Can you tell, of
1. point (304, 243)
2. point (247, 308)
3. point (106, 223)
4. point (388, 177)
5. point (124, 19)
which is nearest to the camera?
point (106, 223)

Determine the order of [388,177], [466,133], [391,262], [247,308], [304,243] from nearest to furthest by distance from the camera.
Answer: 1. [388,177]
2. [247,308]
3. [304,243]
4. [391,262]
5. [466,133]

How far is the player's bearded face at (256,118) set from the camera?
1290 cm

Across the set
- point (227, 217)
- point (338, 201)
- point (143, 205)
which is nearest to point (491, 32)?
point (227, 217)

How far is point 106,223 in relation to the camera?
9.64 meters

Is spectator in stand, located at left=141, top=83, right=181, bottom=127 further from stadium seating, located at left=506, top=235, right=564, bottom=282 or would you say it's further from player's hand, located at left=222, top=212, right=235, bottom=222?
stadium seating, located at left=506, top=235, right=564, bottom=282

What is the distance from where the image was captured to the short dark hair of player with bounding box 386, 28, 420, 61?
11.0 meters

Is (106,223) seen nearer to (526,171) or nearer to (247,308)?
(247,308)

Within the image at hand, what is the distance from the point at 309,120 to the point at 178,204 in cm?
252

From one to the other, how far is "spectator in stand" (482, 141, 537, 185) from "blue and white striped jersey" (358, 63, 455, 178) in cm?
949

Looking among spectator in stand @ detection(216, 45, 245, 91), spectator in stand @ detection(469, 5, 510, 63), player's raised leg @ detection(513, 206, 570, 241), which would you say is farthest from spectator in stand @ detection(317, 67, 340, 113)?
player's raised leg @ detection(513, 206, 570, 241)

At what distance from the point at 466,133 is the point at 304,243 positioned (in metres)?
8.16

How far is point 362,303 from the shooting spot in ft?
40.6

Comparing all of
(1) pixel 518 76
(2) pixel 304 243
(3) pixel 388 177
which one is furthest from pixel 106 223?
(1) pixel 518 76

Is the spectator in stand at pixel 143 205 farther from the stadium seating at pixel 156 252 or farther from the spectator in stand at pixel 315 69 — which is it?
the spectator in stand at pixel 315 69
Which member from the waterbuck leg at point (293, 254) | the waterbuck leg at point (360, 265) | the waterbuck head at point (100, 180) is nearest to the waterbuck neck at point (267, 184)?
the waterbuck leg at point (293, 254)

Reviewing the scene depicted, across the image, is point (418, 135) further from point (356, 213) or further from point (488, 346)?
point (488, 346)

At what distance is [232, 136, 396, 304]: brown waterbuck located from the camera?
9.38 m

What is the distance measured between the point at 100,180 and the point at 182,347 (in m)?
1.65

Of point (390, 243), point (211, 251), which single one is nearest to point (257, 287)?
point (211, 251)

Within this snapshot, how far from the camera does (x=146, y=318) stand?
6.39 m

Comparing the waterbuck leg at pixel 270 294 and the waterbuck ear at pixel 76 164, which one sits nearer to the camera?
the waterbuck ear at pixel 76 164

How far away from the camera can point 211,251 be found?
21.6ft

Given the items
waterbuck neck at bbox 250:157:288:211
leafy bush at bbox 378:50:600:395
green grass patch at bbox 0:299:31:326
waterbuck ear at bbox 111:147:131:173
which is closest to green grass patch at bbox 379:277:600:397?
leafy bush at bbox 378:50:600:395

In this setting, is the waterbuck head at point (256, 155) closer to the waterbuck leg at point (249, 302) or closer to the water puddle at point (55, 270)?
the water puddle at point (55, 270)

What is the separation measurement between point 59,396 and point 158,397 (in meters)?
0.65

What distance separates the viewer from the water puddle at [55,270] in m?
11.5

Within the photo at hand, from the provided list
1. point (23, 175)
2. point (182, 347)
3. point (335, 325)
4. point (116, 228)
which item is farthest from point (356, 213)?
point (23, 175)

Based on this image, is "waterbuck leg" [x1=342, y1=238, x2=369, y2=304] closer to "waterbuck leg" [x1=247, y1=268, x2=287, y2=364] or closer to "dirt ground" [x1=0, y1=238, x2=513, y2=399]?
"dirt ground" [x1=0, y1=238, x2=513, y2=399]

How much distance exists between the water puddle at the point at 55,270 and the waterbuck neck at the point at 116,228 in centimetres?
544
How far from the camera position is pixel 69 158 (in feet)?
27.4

# # # # #

Alıştırma: Yukarıdaki öğelerin tüm satırlarını hiçbir değişiklik yapmadan kopyalayın.

Görevin yanıtı:
Can you tell, of
1. point (304, 243)
2. point (247, 308)
3. point (106, 223)
4. point (388, 177)
5. point (124, 19)
which is nearest to the camera?
point (106, 223)

Determine the order of [388,177], [466,133], [391,262], [247,308], [304,243] from nearest to furthest by distance from the camera.
Answer: 1. [388,177]
2. [247,308]
3. [304,243]
4. [391,262]
5. [466,133]

How far is the player's bearded face at (256,118) set from the camera?
1290 cm

Across the set
- point (227, 217)
- point (338, 201)
- point (143, 205)
which is nearest to point (491, 32)?
point (227, 217)

How far is point 106,223 in relation to the camera?
9.64 meters

Is spectator in stand, located at left=141, top=83, right=181, bottom=127 further from stadium seating, located at left=506, top=235, right=564, bottom=282 or would you say it's further from player's hand, located at left=222, top=212, right=235, bottom=222?
stadium seating, located at left=506, top=235, right=564, bottom=282

What is the distance from where the image was captured to the short dark hair of player with bounding box 386, 28, 420, 61?
11.0 meters

Is (106,223) seen nearer to (526,171) or nearer to (247,308)?
(247,308)

Within the image at hand, what is the distance from the point at 309,120 to the point at 178,204 in cm?
252

From one to the other, how far is "spectator in stand" (482, 141, 537, 185) from "blue and white striped jersey" (358, 63, 455, 178) in cm?
949

Looking among spectator in stand @ detection(216, 45, 245, 91), spectator in stand @ detection(469, 5, 510, 63), player's raised leg @ detection(513, 206, 570, 241), which would you say is farthest from spectator in stand @ detection(317, 67, 340, 113)?
player's raised leg @ detection(513, 206, 570, 241)

At what distance from the point at 466,133 is the point at 304,243 positioned (in metres)?
8.16

How far is point 362,303 from the shooting spot in ft?
40.6

Comparing all of
(1) pixel 518 76
(2) pixel 304 243
(3) pixel 388 177
which one is furthest from pixel 106 223?
(1) pixel 518 76

Is the spectator in stand at pixel 143 205 farther from the stadium seating at pixel 156 252 or farther from the spectator in stand at pixel 315 69 — which is it?
the spectator in stand at pixel 315 69
Which member from the waterbuck leg at point (293, 254) | the waterbuck leg at point (360, 265) | the waterbuck head at point (100, 180) is nearest to the waterbuck neck at point (267, 184)?
the waterbuck leg at point (293, 254)

Reviewing the scene depicted, across the image, is point (418, 135) further from point (356, 213) or further from point (488, 346)?
point (488, 346)

At what distance is [232, 136, 396, 304]: brown waterbuck located from the camera?
9.38 m

What is the distance measured between the point at 100,180 and the point at 182,347 (in m)?
1.65

Of point (390, 243), point (211, 251), which single one is nearest to point (257, 287)?
point (211, 251)

Within this snapshot, how far from the camera does (x=146, y=318) stand?
6.39 m

Comparing the waterbuck leg at pixel 270 294 and the waterbuck ear at pixel 76 164, which one sits nearer to the camera?
the waterbuck ear at pixel 76 164

How far away from the camera can point 211,251 be found?
21.6ft

Given the items
waterbuck neck at bbox 250:157:288:211
leafy bush at bbox 378:50:600:395
green grass patch at bbox 0:299:31:326
waterbuck ear at bbox 111:147:131:173
which is closest to green grass patch at bbox 379:277:600:397?
leafy bush at bbox 378:50:600:395

In this setting, is the waterbuck head at point (256, 155) closer to the waterbuck leg at point (249, 302) or closer to the water puddle at point (55, 270)?
the water puddle at point (55, 270)

What is the separation measurement between point 59,396 and point 158,397 (in meters)?
0.65

What distance separates the viewer from the water puddle at [55,270] in m?
11.5

Within the photo at hand, from the provided list
1. point (23, 175)
2. point (182, 347)
3. point (335, 325)
4. point (116, 228)
which item is farthest from point (356, 213)?
point (23, 175)

Based on this image, is "waterbuck leg" [x1=342, y1=238, x2=369, y2=304] closer to "waterbuck leg" [x1=247, y1=268, x2=287, y2=364] or closer to "dirt ground" [x1=0, y1=238, x2=513, y2=399]?
"dirt ground" [x1=0, y1=238, x2=513, y2=399]

How much distance exists between the water puddle at the point at 55,270 and the waterbuck neck at the point at 116,228 in centimetres?
544
How far from the camera position is pixel 69 158 (in feet)?
27.4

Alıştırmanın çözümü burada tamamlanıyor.